He told the forum: “It seems to me the Australian, US and UK governments are prepared to act unethically, and even criminally, when attempting to silence their opposition.”

The theme of Wilkie’s report was the “Politicisation of the public service”. While declaring his “enormous respect” for the public service and his former ONA colleagues in particular, he categorised the situation in the Australian state apparatus as the public service tending “toward compliance when confronted with faulty government decisions and policies or government interference and manipulation”. He assessed this as being primarily due to fear of the consequences of speaking out. Underlying this, Wilkie opined, was a “sense of despair” that public servants felt powerless and unable to influence events.

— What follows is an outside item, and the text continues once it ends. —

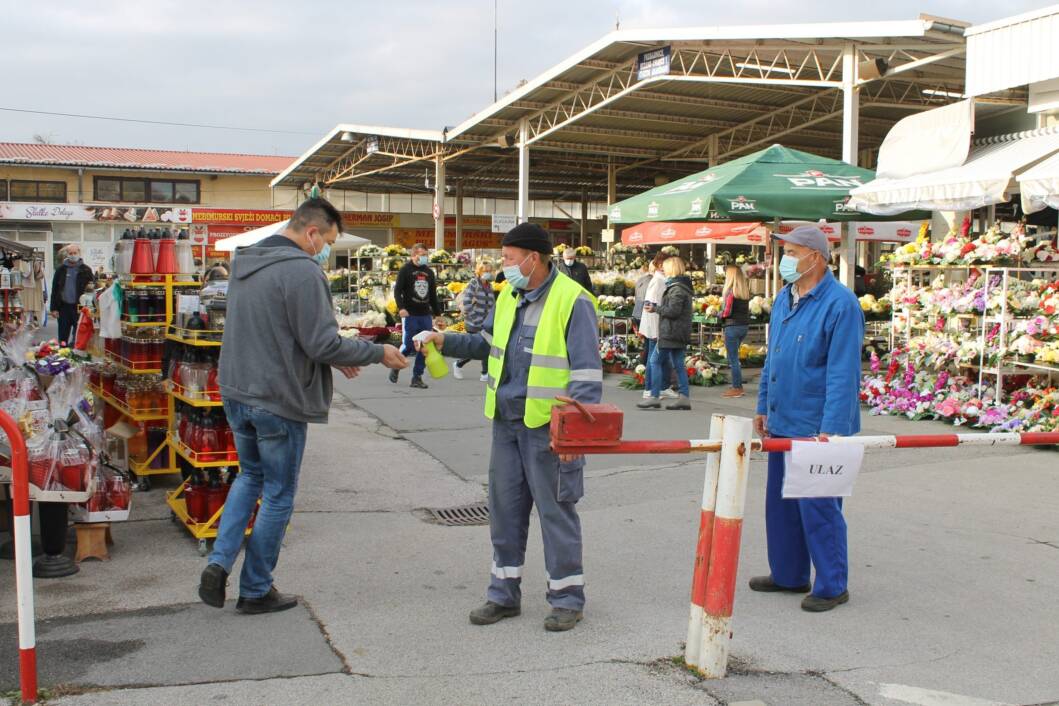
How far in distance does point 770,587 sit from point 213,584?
277 cm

Wilkie called on the audience “not to accept” political leaders “who see no wrong in routinely misleading” the population. In closing he stated that “there is a real crisis of democracy in Australia... What we need more than ever is ethical men and women in power, people we can trust, people with a real sense of social justice”.

Stephen Hopper

At the start of his contribution, Stephen Hopper noted it was almost two years since Mamdouh Habib had been seized without any charges in Pakistan on October 5, 2001. Habib was then illegally detained and possibly tortured for some five months in Egypt, before being transferred to a US prison in Afghanistan, and ultimately to Guantanamo Bay.

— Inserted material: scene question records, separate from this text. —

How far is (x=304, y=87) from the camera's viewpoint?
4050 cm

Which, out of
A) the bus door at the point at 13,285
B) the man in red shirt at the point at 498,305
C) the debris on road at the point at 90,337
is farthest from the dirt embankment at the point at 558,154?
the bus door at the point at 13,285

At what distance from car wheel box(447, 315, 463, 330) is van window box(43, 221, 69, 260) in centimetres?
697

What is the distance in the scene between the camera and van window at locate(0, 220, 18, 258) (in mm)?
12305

Hopper recounted how the Australian government and media had deliberately distorted the truth about Habib’s arrest in order to portray him as a terrorist. Habib, according to the government, was arrested attempting to cross into Pakistan from Afghanistan. In fact, he was seized 700 kilometres inside Pakistan as he was travelling by bus to catch a flight back to Australia.

Hopper has been blocked from gaining access to information the Australian government has about Habib on the grounds that it “would prejudice national security or relations with a foreign power”. His client is in a legal limbo, as US courts have ruled that the US-controlled military base in Guantanamo Bay is outside their jurisdiction. An appeal is underway to the US Supreme Court.

On several occasions, Hopper referred to what he saw as the parallels between the German Nazi regime’s demonisation of communists and others during the 1930s and the attempt, particularly since September 11, 2001, to portray the Muslim community as a hotbed of potential terrorism. In both cases, the state demanded more powers to “protect” the population. “All of sudden,” Hopper said, “your rights are gone, your whole culture has changed and you’ve got people in jackboots marching into your house and kicking your door down and taking you away because you’ve been engaged in political dissent.”

He told the audience: “It is the obligation of all of us to stand up and prevent that. We’ve got the examples throughout history... when people fail to stand up and speak up, they will be put into a position where they will never be able to speak up again.”

The three presentations were followed by a 40-minute discussion session, during which Head, Wilkie and Hopper answered a number of questions and expanded on their differing views as to how the defence of democratic rights should be developed. The conference continued over October 5 and 6, featuring plenary sessions and workshops on a range of legal and political issues. The Progressive Law Students Network hopes to make the conference an annual event.